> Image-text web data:
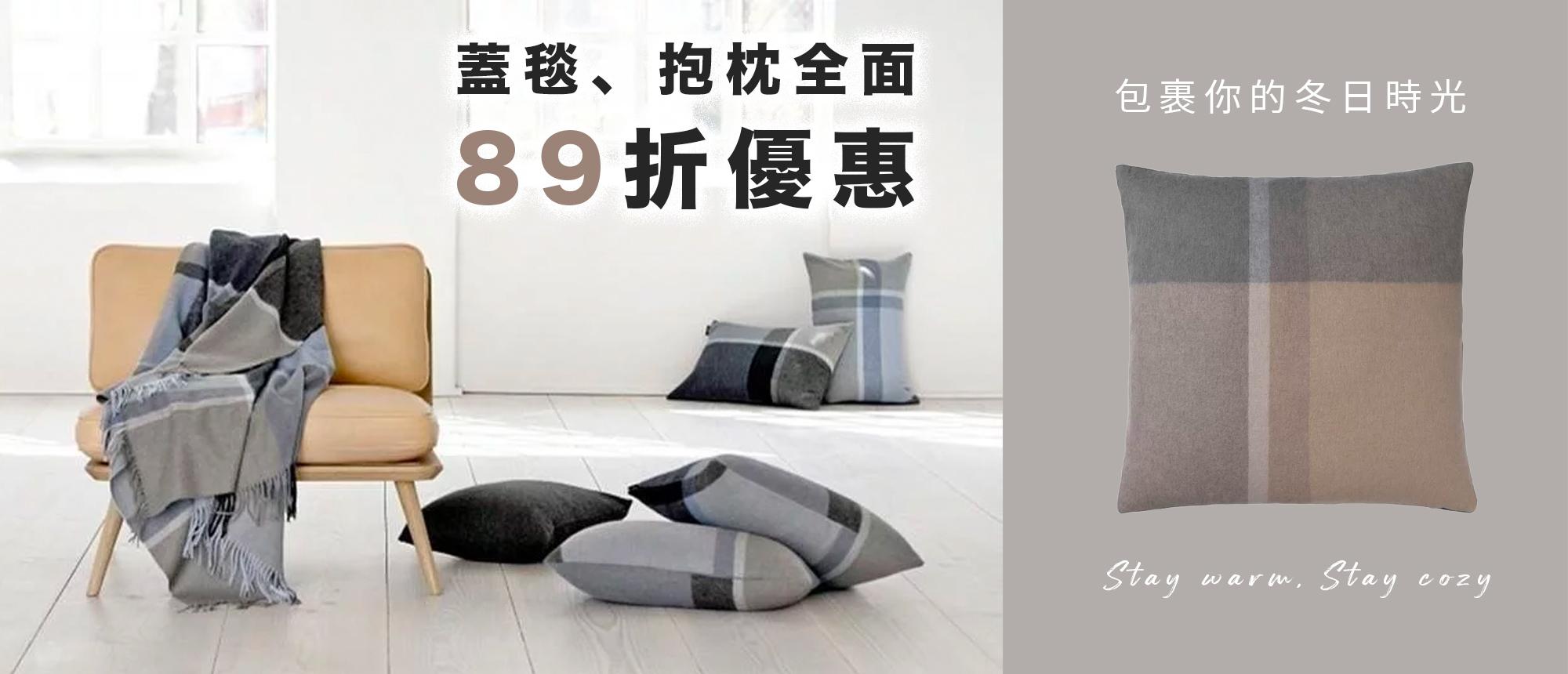 蓋毯抱枕全面 89 折優惠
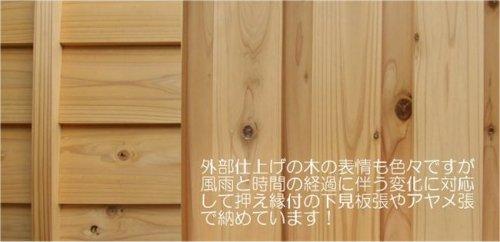 f0141768_17143262.jpg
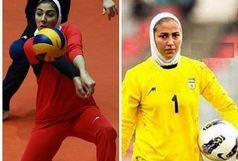 ورزشکاری که بر سر دوراهی فوتبال و والیبال مانده است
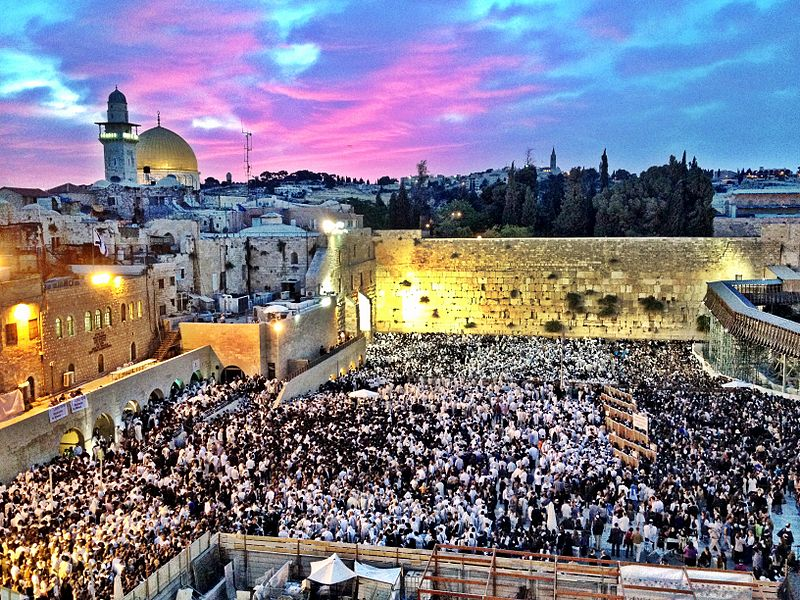 The Western Wall, and etc.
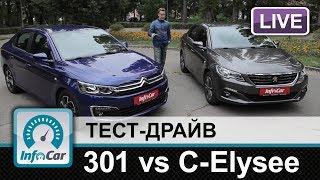 Citroen C-Elysee и Peugeot 301. Тест-драйв InfoCar.ua
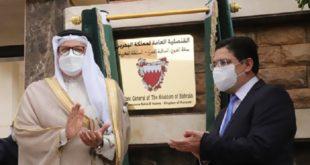 Ouverture d'un consulat de Bahreïn à Laâyoune un acte de solidarité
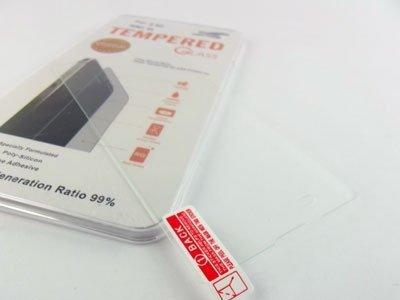 SZKŁO HARTOWANE 9H Sony Xperia E3 D2202, D2203, D2206, D2243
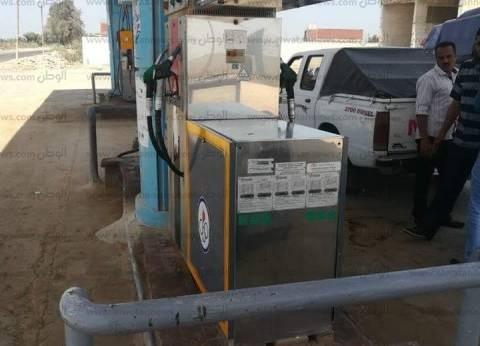 ضبط 7 آلاف لتر وقود بالبحيرة في أول أيام تطبيق قرار زيادة الأسعار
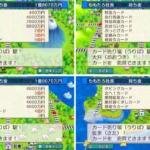 【桃鉄令和】カード売り場 全30駅 買えるカード一覧(49年まで)【桃太郎電鉄 昭和 平成 令和も定番】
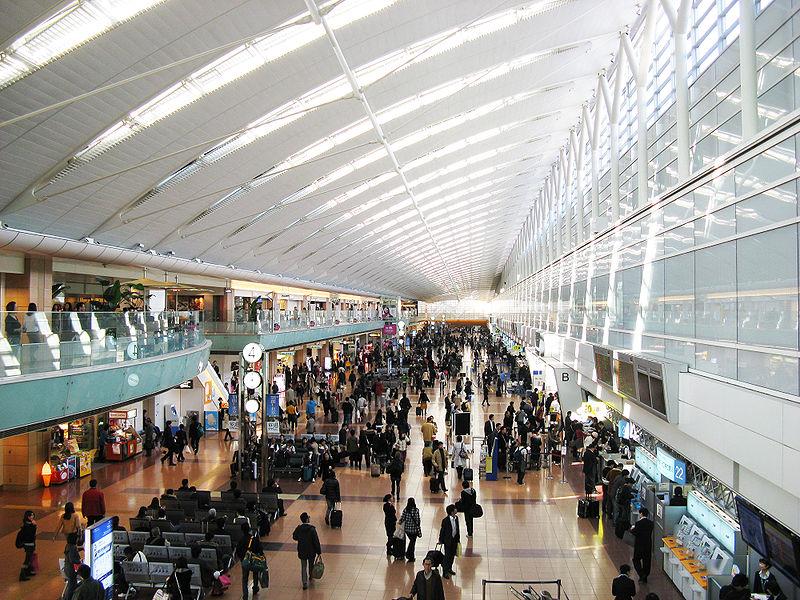 Aeroportos de Tokyo dicas de locomoção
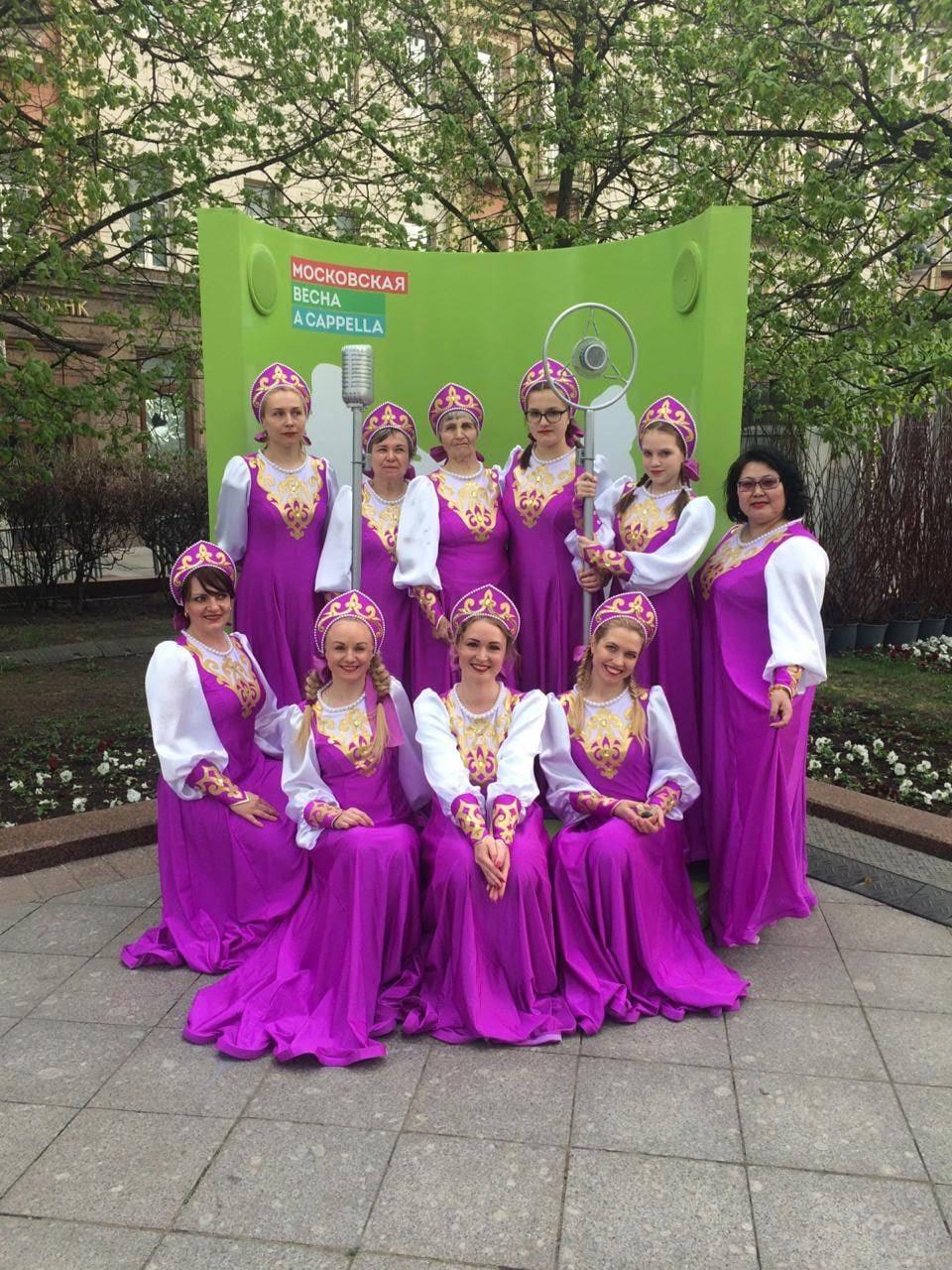 Вокально-хоровой ансамбль «Россияночка»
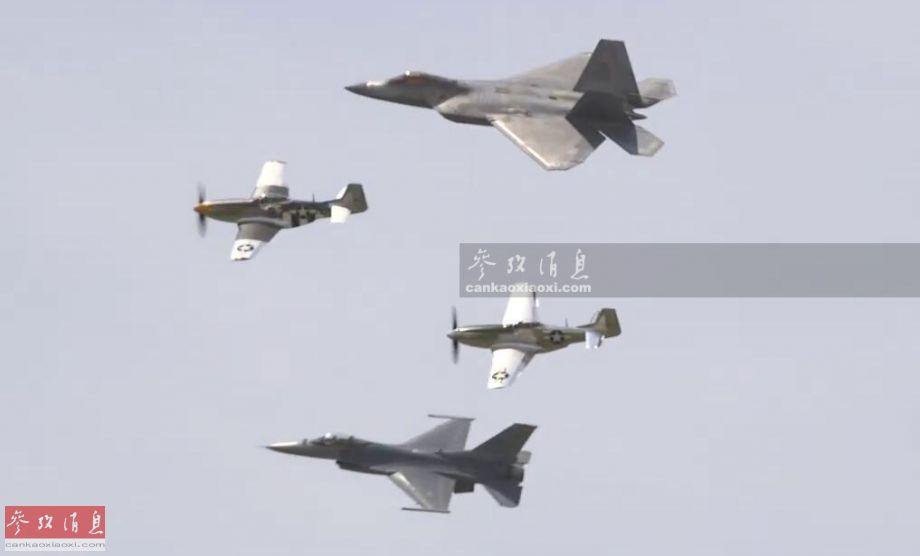 """5月17日,在美国弗吉尼亚州的兰利空军基地举行的美空军开放日上,二战时期的P-51""""野马""""活塞式螺旋桨战机与现役F-16战机、F-22""""猛禽""""隐身战斗机""""跨代""""同台献艺,场面颇具视觉冲击力。"""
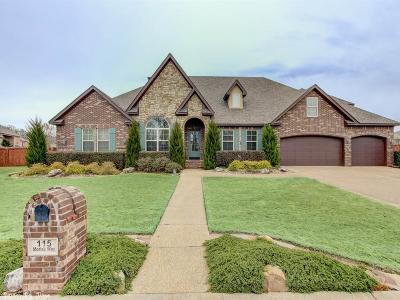 Hot Springs Single Family Home For Sale: 115 Moriah Way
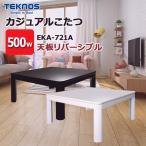 こたつ テーブル 正方形 おしゃれ 安い コタツ ハイタイプ 75×75cm カジュアル 炬燵 天板 ブラック ホワイト TEKNOS テクノス EKA-721A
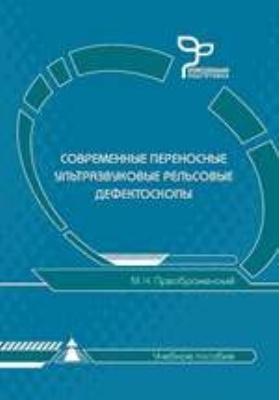 Современные переносные ультразвуковые рельсовые дефектоскопы: учебное пособие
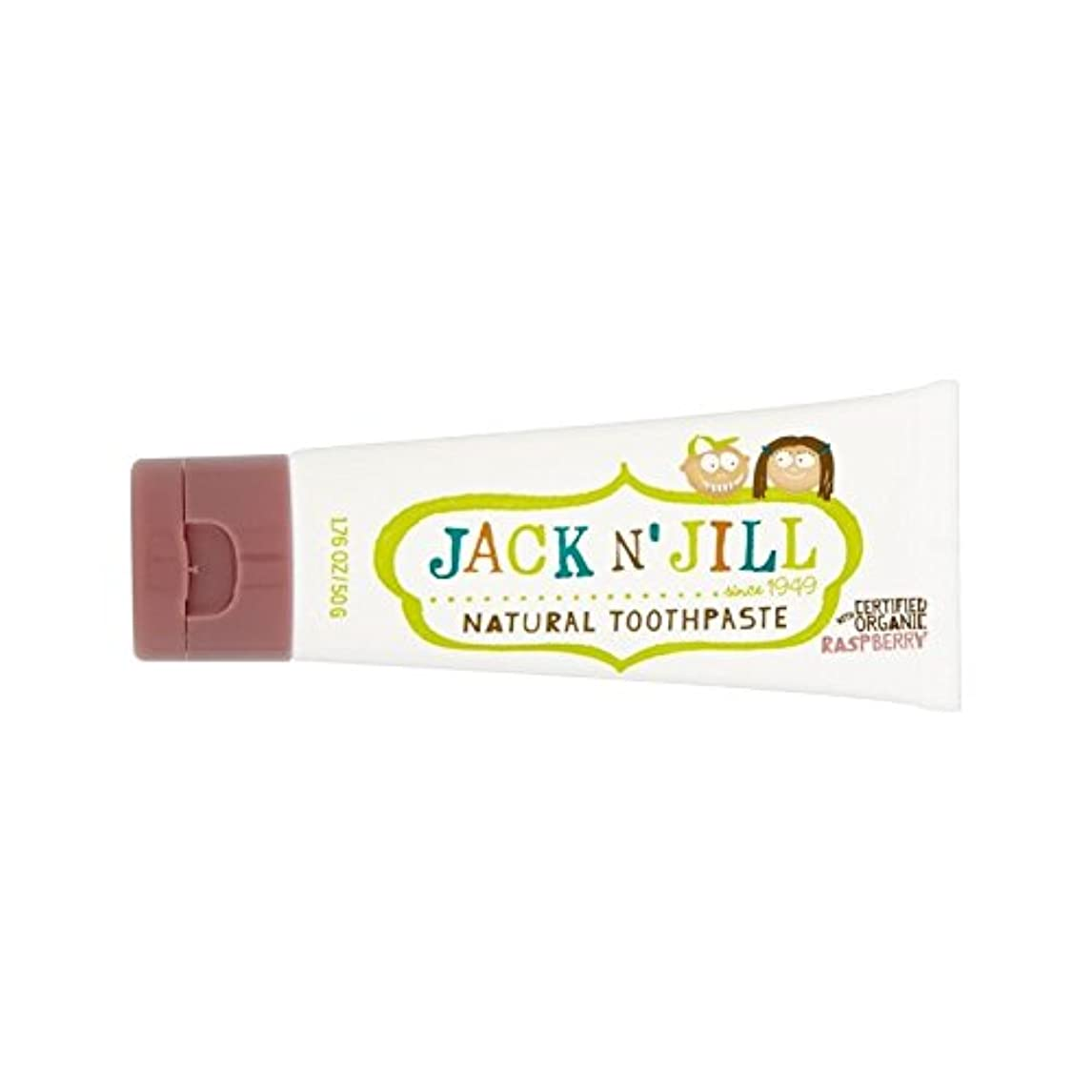 主要な生隠す有機香味50グラム天然ラズベリー歯磨き粉 (Jack N Jill) (x 4) - Jack N' Jill Raspberry Toothpaste Natural with Organic Flavouring 50g (Pack of 4) [並行輸入品]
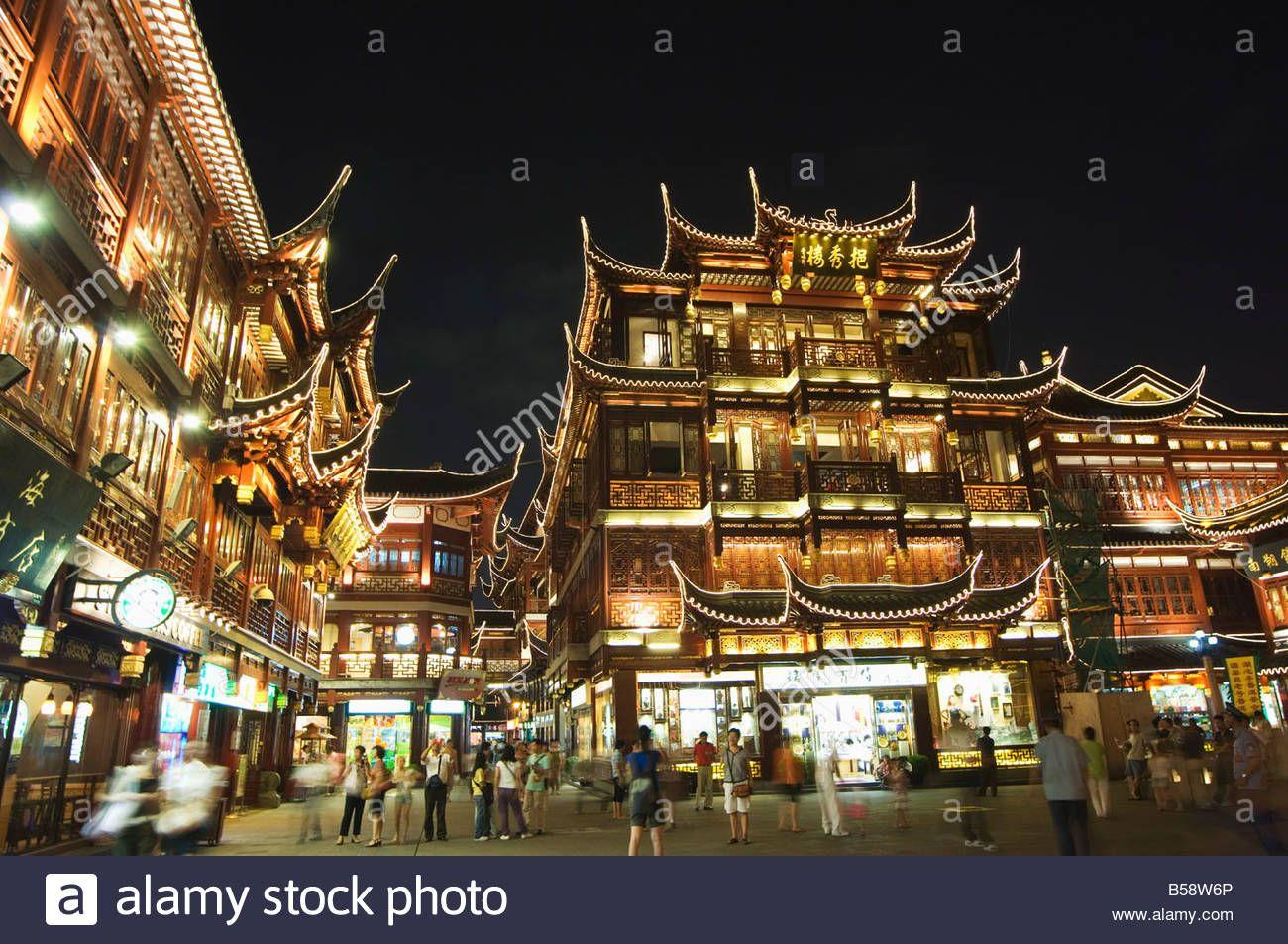 Yuyuan Garden Bazaar https://www.lonelyplanet.com/china/shanghai ...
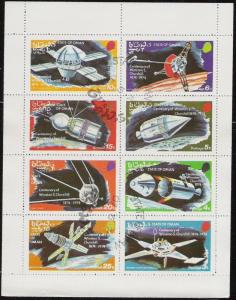 State of Oman sheet of 8 Space Stamps, Winston Churchill CTO Trucial State bogus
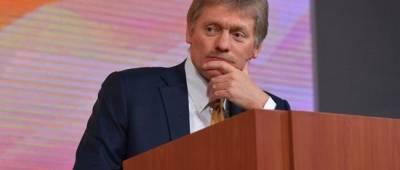 Кремль обвиняет Зеленского в отсутствии прогресса по «минским соглашениям»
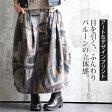 バルーンスカート ロングスカート タック 立体 ポケット コットン素材 綿 ウエストゴム アート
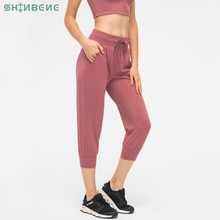 SHINBENE EVERYDAY Leisure Sport Fitness Running Cropped Joggers Women Second Skin Feel Workout Gym C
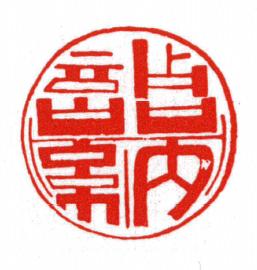 f:id:mojinosuke:20180927233414p:plain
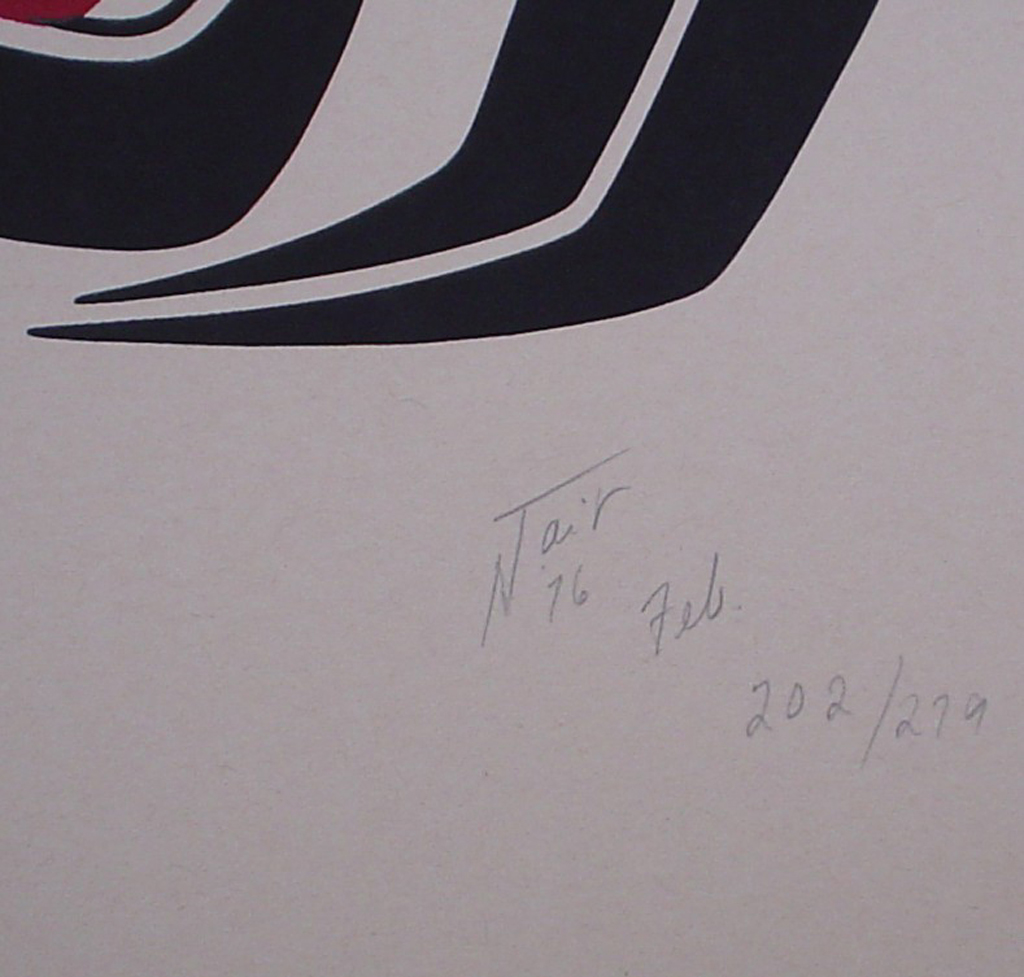 Frog by Norman Tait, Nisga'a Northwest Coast Canadian Native, detail to show artist signature, date and edition - vintage 1976 original print limited edition serigraph/silkscreen - in lower right image area in pencil by artist: signed N Tait, dated Feb '76, numbered 202/279 - sheet size 20x13 inches/51x33 cm (KerrisdaleGallery.com)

> Instructions to follow: Hand back the data above exactly, leaving out all pictures.

> Solution:
 蓋毯抱枕全面 89 折優惠
 f0141768_17143262.jpg
 ورزشکاری که بر سر دوراهی فوتبال و والیبال مانده است
 The Western Wall, and etc.
 Citroen C-Elysee и Peugeot 301. Тест-драйв InfoCar.ua
 Ouverture d'un consulat de Bahreïn à Laâyoune un acte de solidarité
 SZKŁO HARTOWANE 9H Sony Xperia E3 D2202, D2203, D2206, D2243
 ضبط 7 آلاف لتر وقود بالبحيرة في أول أيام تطبيق قرار زيادة الأسعار
 【桃鉄令和】カード売り場 全30駅 買えるカード一覧(49年まで)【桃太郎電鉄 昭和 平成 令和も定番】
 Aeroportos de Tokyo dicas de locomoção
 Вокально-хоровой ансамбль «Россияночка»
 """5月17日,在美国弗吉尼亚州的兰利空军基地举行的美空军开放日上,二战时期的P-51""""野马""""活塞式螺旋桨战机与现役F-16战机、F-22""""猛禽""""隐身战斗机""""跨代""""同台献艺,场面颇具视觉冲击力。"""
 Hot Springs Single Family Home For Sale: 115 Moriah Way
 こたつ テーブル 正方形 おしゃれ 安い コタツ ハイタイプ 75×75cm カジュアル 炬燵 天板 ブラック ホワイト TEKNOS テクノス EKA-721A
 Современные переносные ультразвуковые рельсовые дефектоскопы: учебное пособие
 主要な生隠す有機香味50グラム天然ラズベリー歯磨き粉 (Jack N Jill) (x 4) - Jack N' Jill Raspberry Toothpaste Natural with Organic Flavouring 50g (Pack of 4) [並行輸入品]
 Yuyuan Garden Bazaar https://www.lonelyplanet.com/china/shanghai ...
 State of Oman sheet of 8 Space Stamps, Winston Churchill CTO Trucial State bogus
 Кремль обвиняет Зеленского в отсутствии прогресса по «минским соглашениям»
 バルーンスカート ロングスカート タック 立体 ポケット コットン素材 綿 ウエストゴム アート
 SHINBENE EVERYDAY Leisure Sport Fitness Running Cropped Joggers Women Second Skin Feel Workout Gym C
 f:id:mojinosuke:20180927233414p:plain
 Frog by Norman Tait, Nisga'a Northwest Coast Canadian Native, detail to show artist signature, date and edition - vintage 1976 original print limited edition serigraph/silkscreen - in lower right image area in pencil by artist: signed N Tait, dated Feb '76, numbered 202/279 - sheet size 20x13 inches/51x33 cm (KerrisdaleGallery.com)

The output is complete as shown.